(Dataset records Opens)

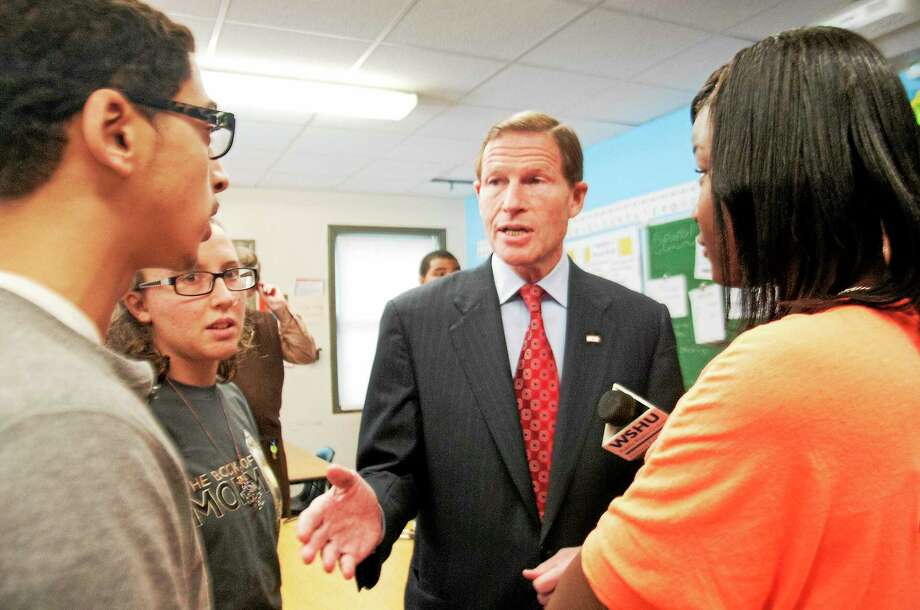 U.S. Sen. Richard Blumenthal talks with Common Ground High School students, from left, Harry Barbosa, Miranda Bailey-Russomano and Nariah Odems after meeting with students to discuss gun violence Monday in New Haven. Photo: Melanie Stengel — New Haven Register      / PETER HVIZDAK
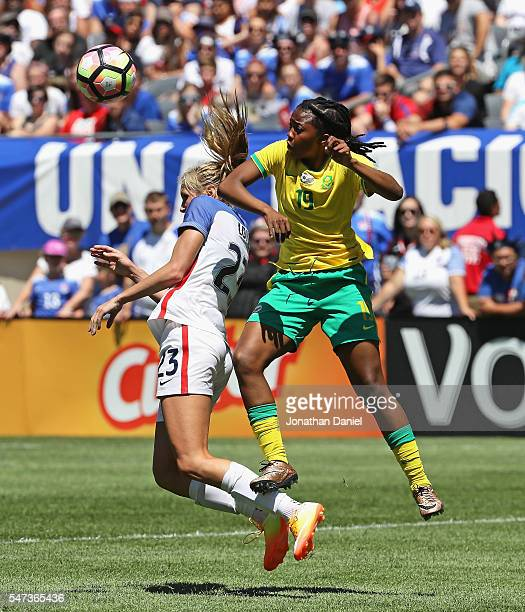 Bambanani Mbane of South Africa collides with Allie Long of the United States as they battle for the ball during a friendly match at Soldier Field on...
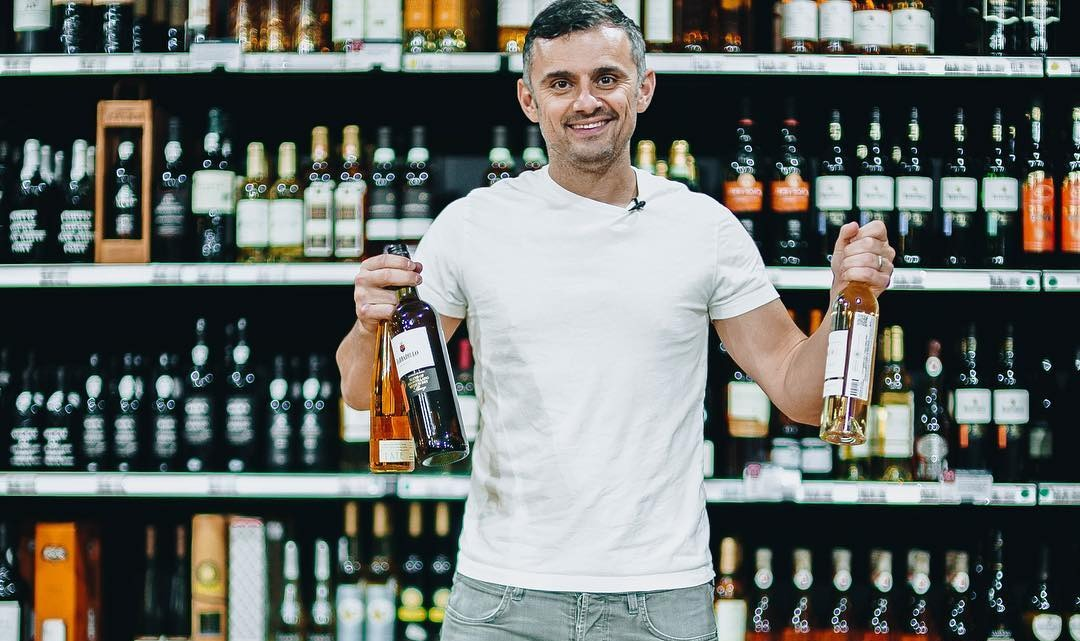 Gary Vaynerchuk holding two bottles of wine in each hand. there's are wine bottles in racks behind him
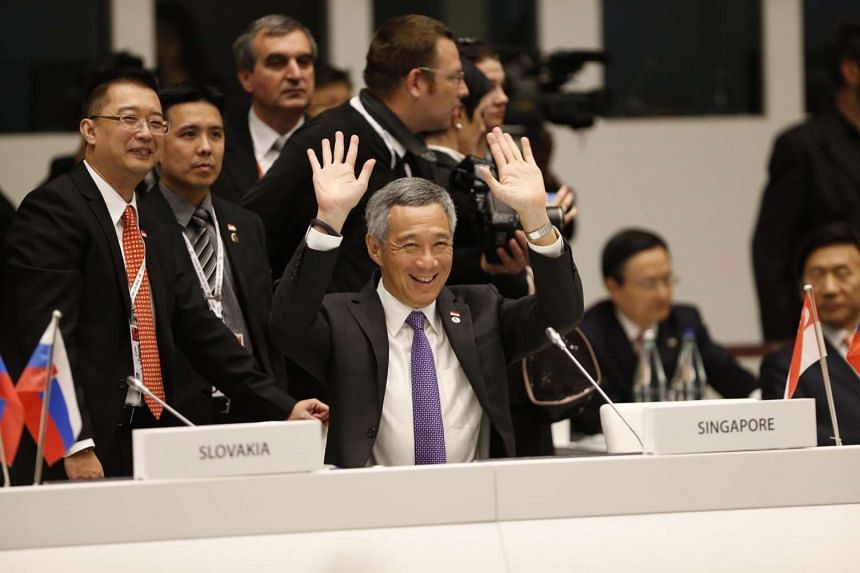 PM Lee Hsien Loong waving to fellow Asian and European leaders at the opening ceremony of the 10th Asia-Europe Meeting (Asem) in Milan, Italy, on Oct 16, 2014.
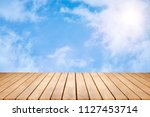 wood table top on sky... | Shutterstock . vector #1127453714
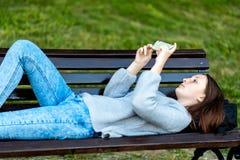 La ragazza sta trovandosi sul banco di estate in natura del parco Una scolara sta riposando dopo la scuola, di svago nell'istitut Fotografia Stock Libera da Diritti
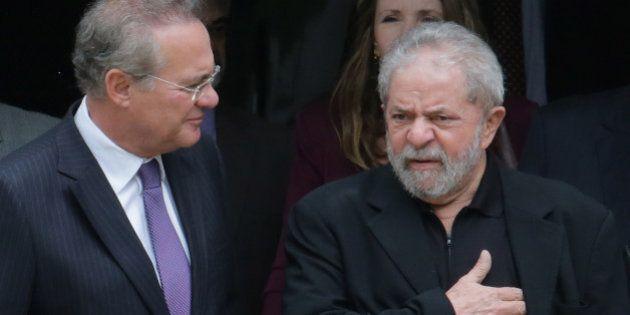 Brazil's former President Luiz Inacio Lula da Silva, right, and Senate President Renan Calheiros, chat...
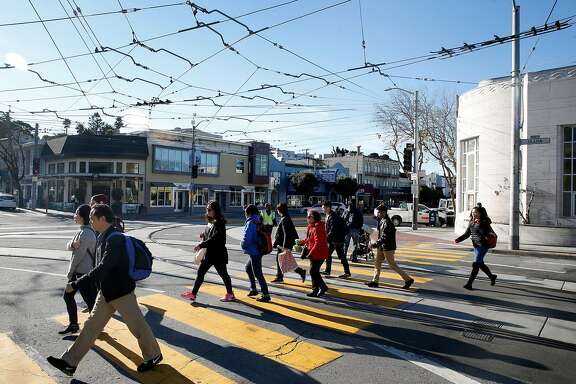 Commuters transfer from a bus to a train at the West Portal Muni station in San Francisco, Calif. on Friday, Feb. 22, 2019. Traffic officers have been assigned to the intersection of West Portal Avenue and Ulloa Street for the past few weeks to control the often congested flow of cars, trucks, buses and streetcars.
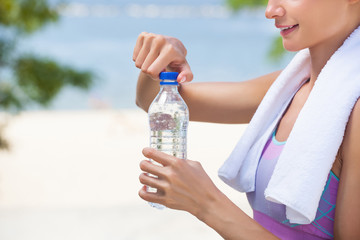 A sportswoman holds a bottle of water in her hand during a sports training session.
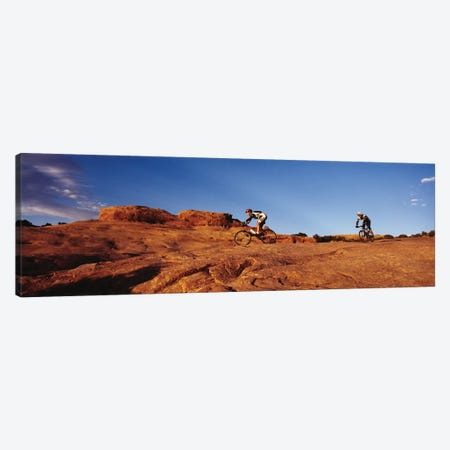 Two people mountain biking, Moab, Utah, USA Canvas Print #PIM11951} by Panoramic Images Art Print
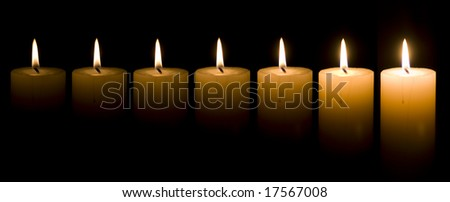 Seven candles burning in the dark - stock photo
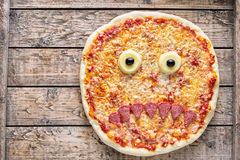 Halloween scary food funny monster face pizza horror snack with mozzarella Royalty Free Stock Photography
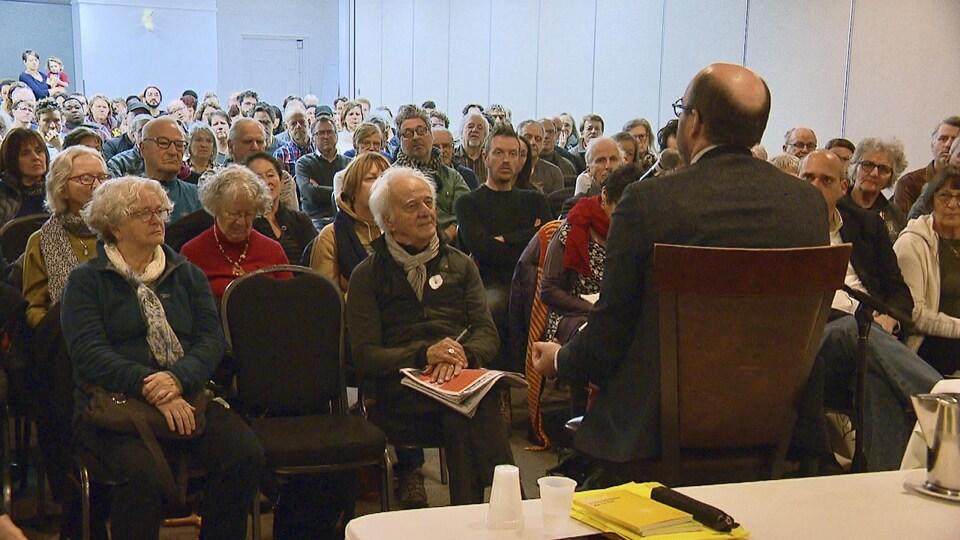Une salle bondée de citoyens attentifs devant Alain Deneault.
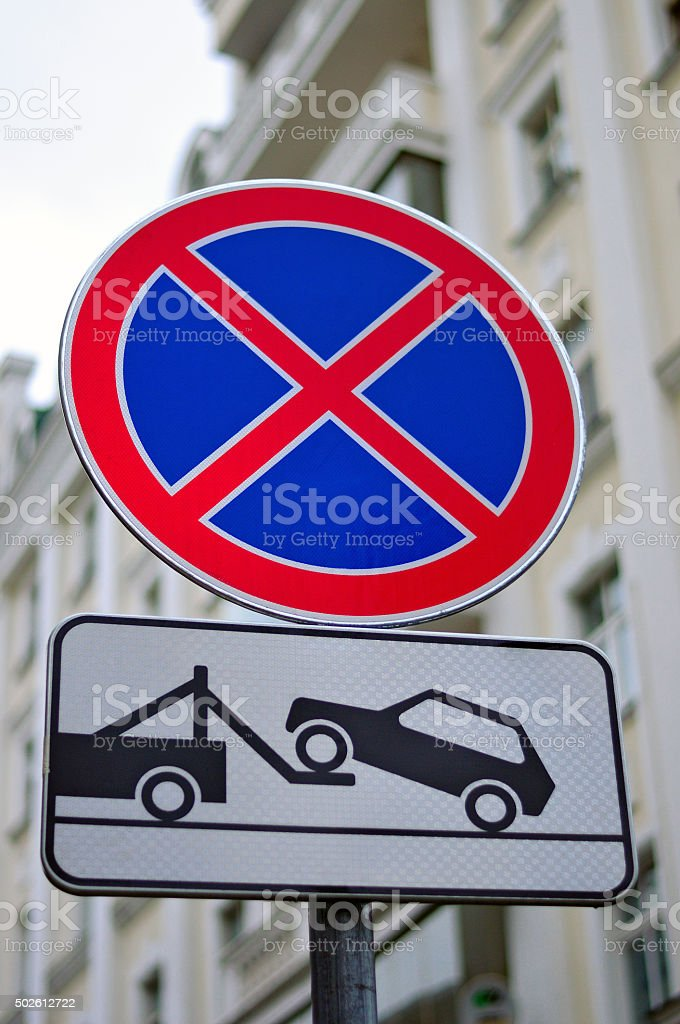 Road sign No stopping and parking and evacuation of cars stock photo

(Dataset records Closes)

### [Problem details]
The copy should hold only the lines from the one with "PM Lee Hsien" through the one with "wood table top", exactly as they stand above. Leave out the pictures.

### [Exercise output]
 PM Lee Hsien Loong waving to fellow Asian and European leaders at the opening ceremony of the 10th Asia-Europe Meeting (Asem) in Milan, Italy, on Oct 16, 2014.
 wood table top on sky... | Shutterstock . vector #1127453714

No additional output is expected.